==== Excerpt

A white teacher at a Charlotte, North Carolina, elementary school must have lost her rabid ass mind after yoking up an 11-year-old boy in her class while cursing him out in front of his fellow students. The boy’s parents are outraged.
On February 7, a shocking video surfaced of Kelly Russell, an art teacher at Ashley Park Elementary in Charlotte, verbally and physically assaulting 11-year-old Kayden Franklin while his flabbergasted classmates watched.
The 42-second video began with Russell grabbing Franklin by his jacket with both hands and pushing him into a seat.
“Who the f*uck do you think are,” she screamed at the boy, who didn’t resist. Children were also heard screaming in the background as she slammed the student down.
There was an unintelligible dialogue between the pair as another student was heard saying, “If that was me, I swear to God…”
Another pupil told the student to stop “instigating.”
Russell’s dialogue with Franklin picked back up with her asking him, “Do you hear me?”
The burly bully then aggressively grabbed the boy’s chair and slid it under a table with him in it.
“Over here walking around my classroom, cussing at a girl, trying to fight her. Is that what your family does?”
The out-of-pocket art teacher became even more brazen with her questioning, “The men in your family put their hands on women? Your dad hit your mom?”
Franklin responded, “She started it.”
Russell barked back, “No, she didn’t. She was sitting next to me.”

========

> To do
**1.** In the article about the Charlotte art teacher, at which school does Kelly Russell teach?
**2.** Could you write the next few paragraphs of the article about the Charlotte art teacher, starting after its last sentence?

==== Recorded information

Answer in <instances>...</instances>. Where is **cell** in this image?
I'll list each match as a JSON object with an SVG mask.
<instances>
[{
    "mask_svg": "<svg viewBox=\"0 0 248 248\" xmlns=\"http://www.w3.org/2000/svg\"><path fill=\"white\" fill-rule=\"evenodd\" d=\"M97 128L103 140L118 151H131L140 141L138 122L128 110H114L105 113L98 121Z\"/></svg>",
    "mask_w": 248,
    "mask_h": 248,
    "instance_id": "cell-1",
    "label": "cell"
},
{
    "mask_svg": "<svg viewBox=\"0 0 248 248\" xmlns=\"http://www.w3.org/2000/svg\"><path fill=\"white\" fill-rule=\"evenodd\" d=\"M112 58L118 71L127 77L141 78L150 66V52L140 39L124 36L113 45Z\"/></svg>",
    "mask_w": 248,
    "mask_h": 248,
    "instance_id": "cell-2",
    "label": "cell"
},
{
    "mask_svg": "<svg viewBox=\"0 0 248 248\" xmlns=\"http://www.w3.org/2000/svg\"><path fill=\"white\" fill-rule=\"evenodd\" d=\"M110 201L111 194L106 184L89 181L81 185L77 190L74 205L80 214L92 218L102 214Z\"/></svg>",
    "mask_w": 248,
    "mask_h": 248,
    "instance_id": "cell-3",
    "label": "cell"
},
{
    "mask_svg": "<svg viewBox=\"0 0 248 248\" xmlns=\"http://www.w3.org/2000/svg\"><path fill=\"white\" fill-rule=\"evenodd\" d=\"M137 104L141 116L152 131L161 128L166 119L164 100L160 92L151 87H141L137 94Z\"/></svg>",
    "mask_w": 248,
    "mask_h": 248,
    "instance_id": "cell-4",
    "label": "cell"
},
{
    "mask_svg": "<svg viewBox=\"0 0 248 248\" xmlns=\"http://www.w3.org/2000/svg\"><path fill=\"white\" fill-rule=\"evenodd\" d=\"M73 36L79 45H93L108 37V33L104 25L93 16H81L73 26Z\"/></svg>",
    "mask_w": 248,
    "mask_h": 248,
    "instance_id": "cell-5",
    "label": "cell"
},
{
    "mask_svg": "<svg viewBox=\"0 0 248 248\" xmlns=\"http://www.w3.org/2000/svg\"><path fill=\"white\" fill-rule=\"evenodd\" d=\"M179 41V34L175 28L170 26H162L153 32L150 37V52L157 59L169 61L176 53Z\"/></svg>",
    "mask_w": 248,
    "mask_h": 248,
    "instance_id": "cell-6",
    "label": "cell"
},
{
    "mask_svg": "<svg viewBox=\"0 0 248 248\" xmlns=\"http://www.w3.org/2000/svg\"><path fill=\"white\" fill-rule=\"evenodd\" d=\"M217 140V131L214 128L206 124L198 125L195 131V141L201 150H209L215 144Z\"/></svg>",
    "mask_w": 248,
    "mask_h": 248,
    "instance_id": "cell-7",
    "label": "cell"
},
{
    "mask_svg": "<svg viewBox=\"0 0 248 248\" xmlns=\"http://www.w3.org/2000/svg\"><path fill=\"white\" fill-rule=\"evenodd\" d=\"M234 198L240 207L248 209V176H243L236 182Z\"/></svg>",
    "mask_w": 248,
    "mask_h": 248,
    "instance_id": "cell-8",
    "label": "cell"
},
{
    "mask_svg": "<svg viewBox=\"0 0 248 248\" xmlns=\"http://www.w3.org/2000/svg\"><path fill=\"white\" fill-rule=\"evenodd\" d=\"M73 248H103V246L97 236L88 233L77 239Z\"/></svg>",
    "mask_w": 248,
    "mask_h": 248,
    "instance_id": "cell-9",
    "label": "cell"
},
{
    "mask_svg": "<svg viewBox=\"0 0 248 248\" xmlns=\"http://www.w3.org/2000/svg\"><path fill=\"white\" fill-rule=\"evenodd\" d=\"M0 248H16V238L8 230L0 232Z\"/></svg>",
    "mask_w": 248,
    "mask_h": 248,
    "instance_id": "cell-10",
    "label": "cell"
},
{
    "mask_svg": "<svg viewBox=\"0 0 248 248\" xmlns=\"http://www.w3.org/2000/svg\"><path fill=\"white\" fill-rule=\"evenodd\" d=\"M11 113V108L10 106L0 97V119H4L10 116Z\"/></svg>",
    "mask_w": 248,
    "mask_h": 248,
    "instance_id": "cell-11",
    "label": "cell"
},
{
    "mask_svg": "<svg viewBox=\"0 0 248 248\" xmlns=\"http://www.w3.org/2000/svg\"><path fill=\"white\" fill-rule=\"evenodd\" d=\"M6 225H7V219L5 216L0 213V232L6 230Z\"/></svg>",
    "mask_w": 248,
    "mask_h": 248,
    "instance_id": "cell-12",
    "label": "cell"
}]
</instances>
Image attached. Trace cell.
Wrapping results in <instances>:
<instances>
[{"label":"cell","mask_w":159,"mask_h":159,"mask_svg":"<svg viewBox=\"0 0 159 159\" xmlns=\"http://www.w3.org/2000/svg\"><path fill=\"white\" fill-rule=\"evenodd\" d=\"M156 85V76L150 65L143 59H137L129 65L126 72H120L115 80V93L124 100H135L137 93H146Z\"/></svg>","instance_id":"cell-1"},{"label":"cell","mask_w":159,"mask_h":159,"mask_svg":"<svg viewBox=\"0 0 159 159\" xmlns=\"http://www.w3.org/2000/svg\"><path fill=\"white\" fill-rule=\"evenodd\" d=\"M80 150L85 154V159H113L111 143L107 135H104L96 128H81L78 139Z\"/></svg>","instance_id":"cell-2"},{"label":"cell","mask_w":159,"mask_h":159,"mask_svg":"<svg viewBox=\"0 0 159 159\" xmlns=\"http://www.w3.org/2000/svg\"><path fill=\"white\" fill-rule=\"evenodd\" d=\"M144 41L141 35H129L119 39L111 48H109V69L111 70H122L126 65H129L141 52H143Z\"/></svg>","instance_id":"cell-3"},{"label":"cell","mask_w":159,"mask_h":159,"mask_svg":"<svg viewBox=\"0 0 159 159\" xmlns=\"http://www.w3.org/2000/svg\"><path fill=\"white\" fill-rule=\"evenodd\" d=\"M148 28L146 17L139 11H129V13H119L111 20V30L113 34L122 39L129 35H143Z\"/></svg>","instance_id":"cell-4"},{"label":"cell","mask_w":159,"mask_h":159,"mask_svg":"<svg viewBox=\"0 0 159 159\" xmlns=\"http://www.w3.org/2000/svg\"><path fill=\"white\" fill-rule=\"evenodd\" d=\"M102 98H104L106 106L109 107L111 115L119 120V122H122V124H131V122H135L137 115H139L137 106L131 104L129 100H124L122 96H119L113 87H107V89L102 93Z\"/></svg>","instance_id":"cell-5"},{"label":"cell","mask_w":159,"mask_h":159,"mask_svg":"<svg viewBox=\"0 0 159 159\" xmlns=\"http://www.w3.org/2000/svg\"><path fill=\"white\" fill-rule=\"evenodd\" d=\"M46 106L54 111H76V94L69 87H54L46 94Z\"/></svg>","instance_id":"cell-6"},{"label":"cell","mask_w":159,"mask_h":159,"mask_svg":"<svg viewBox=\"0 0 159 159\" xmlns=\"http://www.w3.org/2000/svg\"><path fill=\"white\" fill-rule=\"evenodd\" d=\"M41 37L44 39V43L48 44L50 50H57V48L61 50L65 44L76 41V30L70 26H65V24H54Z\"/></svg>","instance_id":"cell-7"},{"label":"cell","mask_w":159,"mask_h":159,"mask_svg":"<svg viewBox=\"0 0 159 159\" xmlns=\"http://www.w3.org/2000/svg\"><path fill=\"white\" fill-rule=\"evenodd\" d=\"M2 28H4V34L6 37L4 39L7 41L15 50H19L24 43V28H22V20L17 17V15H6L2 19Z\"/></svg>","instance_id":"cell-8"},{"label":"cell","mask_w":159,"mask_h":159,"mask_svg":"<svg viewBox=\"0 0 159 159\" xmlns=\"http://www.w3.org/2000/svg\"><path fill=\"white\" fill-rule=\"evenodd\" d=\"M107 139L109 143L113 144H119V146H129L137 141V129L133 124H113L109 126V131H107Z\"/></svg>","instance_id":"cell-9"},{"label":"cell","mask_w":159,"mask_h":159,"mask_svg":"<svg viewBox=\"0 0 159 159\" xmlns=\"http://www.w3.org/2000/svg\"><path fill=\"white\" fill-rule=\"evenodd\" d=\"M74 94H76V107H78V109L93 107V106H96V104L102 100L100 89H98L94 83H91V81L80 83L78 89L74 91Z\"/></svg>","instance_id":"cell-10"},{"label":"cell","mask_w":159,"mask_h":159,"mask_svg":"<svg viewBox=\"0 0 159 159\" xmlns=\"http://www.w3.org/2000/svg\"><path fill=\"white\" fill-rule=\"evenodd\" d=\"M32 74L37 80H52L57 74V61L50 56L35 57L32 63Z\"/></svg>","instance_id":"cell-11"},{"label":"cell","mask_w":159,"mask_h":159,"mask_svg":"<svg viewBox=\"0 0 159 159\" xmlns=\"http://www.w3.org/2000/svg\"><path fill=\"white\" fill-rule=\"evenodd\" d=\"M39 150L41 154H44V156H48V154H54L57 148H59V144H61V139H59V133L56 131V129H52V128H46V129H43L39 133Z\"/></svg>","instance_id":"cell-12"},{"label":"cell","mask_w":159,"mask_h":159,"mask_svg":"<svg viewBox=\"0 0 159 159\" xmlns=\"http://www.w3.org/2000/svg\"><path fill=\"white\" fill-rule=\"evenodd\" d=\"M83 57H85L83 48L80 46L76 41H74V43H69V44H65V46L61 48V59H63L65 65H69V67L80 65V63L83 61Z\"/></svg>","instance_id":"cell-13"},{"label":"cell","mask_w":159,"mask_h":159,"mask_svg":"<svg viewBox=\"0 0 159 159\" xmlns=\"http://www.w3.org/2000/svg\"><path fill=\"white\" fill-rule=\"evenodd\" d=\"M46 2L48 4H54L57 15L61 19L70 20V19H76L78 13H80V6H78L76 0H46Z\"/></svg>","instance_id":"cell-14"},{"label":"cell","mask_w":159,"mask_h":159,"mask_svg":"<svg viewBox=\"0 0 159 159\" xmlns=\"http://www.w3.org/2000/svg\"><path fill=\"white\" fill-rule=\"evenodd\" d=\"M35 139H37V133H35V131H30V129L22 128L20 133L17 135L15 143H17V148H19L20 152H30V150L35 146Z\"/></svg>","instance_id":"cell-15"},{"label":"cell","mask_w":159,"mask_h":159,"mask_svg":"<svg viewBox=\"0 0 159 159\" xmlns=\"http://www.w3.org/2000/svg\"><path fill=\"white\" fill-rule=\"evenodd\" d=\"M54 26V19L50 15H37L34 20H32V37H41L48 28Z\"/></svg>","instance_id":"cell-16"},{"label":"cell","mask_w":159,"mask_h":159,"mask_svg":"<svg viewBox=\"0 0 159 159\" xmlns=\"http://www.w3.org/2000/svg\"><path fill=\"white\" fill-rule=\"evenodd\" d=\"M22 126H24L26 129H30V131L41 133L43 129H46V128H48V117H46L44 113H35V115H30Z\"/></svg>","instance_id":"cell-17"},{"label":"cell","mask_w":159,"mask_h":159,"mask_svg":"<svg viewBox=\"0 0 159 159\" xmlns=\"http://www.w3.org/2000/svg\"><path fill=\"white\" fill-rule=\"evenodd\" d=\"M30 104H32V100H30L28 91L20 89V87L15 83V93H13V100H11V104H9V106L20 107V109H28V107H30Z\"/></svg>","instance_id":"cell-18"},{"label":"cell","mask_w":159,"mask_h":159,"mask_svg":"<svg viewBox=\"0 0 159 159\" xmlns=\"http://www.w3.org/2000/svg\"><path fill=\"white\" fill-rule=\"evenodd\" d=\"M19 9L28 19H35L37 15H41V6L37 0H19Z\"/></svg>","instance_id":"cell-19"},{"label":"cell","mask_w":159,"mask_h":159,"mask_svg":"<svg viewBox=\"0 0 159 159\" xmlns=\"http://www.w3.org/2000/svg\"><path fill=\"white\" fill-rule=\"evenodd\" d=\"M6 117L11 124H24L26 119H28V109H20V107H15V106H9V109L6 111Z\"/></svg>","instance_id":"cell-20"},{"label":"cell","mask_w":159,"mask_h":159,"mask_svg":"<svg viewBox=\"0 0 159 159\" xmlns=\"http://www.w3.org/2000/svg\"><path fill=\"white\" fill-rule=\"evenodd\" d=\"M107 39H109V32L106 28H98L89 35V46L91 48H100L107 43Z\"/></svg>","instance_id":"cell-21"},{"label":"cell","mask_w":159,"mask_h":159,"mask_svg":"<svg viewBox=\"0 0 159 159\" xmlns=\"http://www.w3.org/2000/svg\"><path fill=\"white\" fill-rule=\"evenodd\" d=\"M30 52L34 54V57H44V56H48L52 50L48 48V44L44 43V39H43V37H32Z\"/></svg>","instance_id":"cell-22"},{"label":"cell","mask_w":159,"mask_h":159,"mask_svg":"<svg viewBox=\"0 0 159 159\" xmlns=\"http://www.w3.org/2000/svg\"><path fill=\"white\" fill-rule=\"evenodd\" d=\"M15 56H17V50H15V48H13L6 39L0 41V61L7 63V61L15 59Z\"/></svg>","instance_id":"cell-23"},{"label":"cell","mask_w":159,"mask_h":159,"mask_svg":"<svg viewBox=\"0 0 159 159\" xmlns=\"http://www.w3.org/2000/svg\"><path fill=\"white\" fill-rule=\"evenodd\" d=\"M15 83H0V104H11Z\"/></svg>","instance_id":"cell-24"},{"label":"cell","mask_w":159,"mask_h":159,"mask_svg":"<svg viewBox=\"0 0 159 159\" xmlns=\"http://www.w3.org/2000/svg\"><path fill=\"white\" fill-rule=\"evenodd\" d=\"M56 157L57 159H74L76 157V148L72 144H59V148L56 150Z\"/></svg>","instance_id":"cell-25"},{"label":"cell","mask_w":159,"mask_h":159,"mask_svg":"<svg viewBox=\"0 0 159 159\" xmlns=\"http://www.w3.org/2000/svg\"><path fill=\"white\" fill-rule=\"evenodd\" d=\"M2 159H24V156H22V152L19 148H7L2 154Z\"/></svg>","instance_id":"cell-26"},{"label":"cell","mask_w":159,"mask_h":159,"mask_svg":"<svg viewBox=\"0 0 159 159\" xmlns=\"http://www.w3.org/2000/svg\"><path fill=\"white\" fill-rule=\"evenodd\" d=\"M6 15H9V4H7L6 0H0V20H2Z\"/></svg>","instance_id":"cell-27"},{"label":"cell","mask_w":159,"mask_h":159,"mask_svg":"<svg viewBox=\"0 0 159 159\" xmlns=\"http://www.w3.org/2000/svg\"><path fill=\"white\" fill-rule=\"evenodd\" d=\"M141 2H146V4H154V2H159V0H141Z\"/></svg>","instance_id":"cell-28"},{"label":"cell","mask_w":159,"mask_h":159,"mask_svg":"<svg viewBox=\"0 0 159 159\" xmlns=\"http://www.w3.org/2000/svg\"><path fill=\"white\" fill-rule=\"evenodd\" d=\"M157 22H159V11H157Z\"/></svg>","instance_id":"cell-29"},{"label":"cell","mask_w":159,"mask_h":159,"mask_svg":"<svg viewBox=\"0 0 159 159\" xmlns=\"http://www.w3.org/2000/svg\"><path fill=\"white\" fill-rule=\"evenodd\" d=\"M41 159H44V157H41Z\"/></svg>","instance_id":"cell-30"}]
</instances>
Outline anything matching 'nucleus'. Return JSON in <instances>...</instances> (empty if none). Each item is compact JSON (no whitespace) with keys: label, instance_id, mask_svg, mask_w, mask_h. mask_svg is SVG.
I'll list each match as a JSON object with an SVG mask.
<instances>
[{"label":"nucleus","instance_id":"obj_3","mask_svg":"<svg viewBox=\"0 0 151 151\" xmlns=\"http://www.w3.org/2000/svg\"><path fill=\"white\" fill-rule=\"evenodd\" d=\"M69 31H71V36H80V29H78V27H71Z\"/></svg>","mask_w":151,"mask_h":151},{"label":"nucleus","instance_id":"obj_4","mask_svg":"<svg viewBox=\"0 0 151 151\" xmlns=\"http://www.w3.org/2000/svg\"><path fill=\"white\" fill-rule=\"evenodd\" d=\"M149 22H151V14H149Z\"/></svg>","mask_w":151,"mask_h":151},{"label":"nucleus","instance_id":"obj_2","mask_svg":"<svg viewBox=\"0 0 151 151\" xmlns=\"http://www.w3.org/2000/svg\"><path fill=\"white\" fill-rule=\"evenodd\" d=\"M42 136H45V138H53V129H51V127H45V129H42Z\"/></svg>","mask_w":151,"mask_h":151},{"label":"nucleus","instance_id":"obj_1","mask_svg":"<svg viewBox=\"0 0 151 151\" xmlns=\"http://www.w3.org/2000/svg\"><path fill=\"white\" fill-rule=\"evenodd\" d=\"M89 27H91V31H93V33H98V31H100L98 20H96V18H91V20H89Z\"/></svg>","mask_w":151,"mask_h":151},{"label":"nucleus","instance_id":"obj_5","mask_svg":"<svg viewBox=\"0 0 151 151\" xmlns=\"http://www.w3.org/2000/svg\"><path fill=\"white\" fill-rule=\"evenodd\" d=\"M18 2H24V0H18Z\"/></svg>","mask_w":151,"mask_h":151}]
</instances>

========

> Expected outputs
**1.** Ashley Park Elementary in Charlotte.

**2.**
“She literally,” Franklin tried to rebut before she screamed at him to “shut your mouth.”
The children in the room were outraged by Russell’s blatant disrespect of the student.
“How old are you,” she asked, and he answered.
“11–years-old. You are a child,” she said before the video ended.
This is video footage from Ashland Park Elementary in Charlotte, North Carolina. The teacher’s name is Kelly Russell, with @CharMeckSchools.
She assaulted this 11-year-old boy and was suspended with pay.She needs to BE FIRED AND ARRESTED. COULDN’T BE MINE! pic.twitter.com/jG5eVDQJgn
— @KekaAraújo (@KekaAraujo313) February 14, 2023
The video horrified the 11-year-old boy’s parents, Cortney Pickett and Deon Franklin. They became aware of the incident on February 8.
“I feel helpless,” she said. “I feel helpless as a mother. That my son came into the house and didn’t feel like he could talk to me. I feel helpless.”
Pickett also expressed that she felt disappointed by administrators at Ashley Park Elementary School because her son was supposed to be safe.
“I work hard to make sure my son feels safe. And the one place I thought I could keep him in to be safe, they let me down. I’m hurt.”
About the accusatory questions about domestic violence in his family, Deon said, “I don’t know whatever movies she’s watching, whatever music she listens to, whatever gives her this attitude that Black men, we don’t care about our kids, that’s false.”
Since the incident, Franklin’s father said that his normally outgoing son had been withdrawn.
“He don’t even sound the same. He’s distant. He doesn’t have that excitement in his voice right now. You can tell he’s hurt by this.”
Although Russell was suspended with pay, Franklin’s mother believed that the Charlotte-Mecklenburg School District would have been unresponsive if the video showing the art teacher’s outrageous behavior had not been shared.
“If that video didn’t come out, it was her word against his,” Pickett said. “Because what she said did not match the story of what my son said. Where’s my son safe at? He’s not safe in a church; he’s not safe at school. So, I’m traumatize because I don’t know, how can I make him feel safe?”
Amid Russell’s paid suspension, Franklin’s parents have not mentioned if they will assault charges against the abusive educator– but they should.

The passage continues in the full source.